ANCHORAGE (AP) -- Alaska may get more federal money next year for plumbing in rural Alaska homes.
A joint House-Senate committee last week approved an agriculture spending bill that includes $24 million for rural Alaska water and sewer projects. That's in addition to $40 million in another bill approved by Congress last week and brings the federal total to $9 million more than was approved last year.
Although nearly 75 percent of Alaska homes now have flush toilets, the percentage of unplumbed homes is still the highest in the country. The state's goal is to bring water and wastewater service to all households by 2005.
Money approved this year will build new systems in villages now served only by central watering points, said Dan Easton, director of facility construction and operation for the Alaska Department of Environmental Conservation.
The money also will extend service to homes in communities with limited systems, Easton said. To get it, the state must provide a one-third match.
''We'll be working with governor's office to prepare a list that will likely include about 70 rural sanitation projects,'' Easton said.

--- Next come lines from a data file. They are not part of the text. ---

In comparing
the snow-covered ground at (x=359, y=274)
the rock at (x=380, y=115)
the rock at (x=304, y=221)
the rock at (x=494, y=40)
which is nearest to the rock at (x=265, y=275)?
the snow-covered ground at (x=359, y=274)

The Alaska Native Tribal Health Consortium is also building sanitation infrastructure using separate federal funds.
The agriculture spending bill includes about $125 million for Alaska, according to the office of U.S. Sen. Ted Stevens, R-Alaska.
The bill still must be approved a final time by both houses of Congress before it goes to the president for signing. It funds rural development and farming programs, but also helps Alaska logging and fishing industries.
The bill provides:
-- $25 million to bring Internet access to communities without dial-up service. To qualify, rural communities must have an unemployment rate of more than 20 percent, so it is expected to primarily benefit Alaska. The construction and service grants would go to telecommunication and cable companies.
-- $49.44 million for distance learning and telemedicine programs, with Alaska grant requests receiving priority consideration.
-- $30 million for energy projects in communities where the energy cost is twice the national average.
-- $1.1 million for seafood marketing, harvesting and processing.
-- $630,000 to develop alternative salmon products.
-- $720,000 for seafood waste research at the University of Alaska Fairbanks.
-- About $600,000 to develop Alaska wood products, in addition to funding from the Forest Service of $1.5 million for that purpose.
-- $500,000 for reforestation in areas of high spruce bark beetle kill.
-- $1.5 million to expand the number of Alaska field offices of the U.S. Natural Resource Conservation Service.
-- $600,000 for virus-free potato germplasm research at the University of Alaska.
-- Nearly $1 million for UAF research on pest management for northern crops.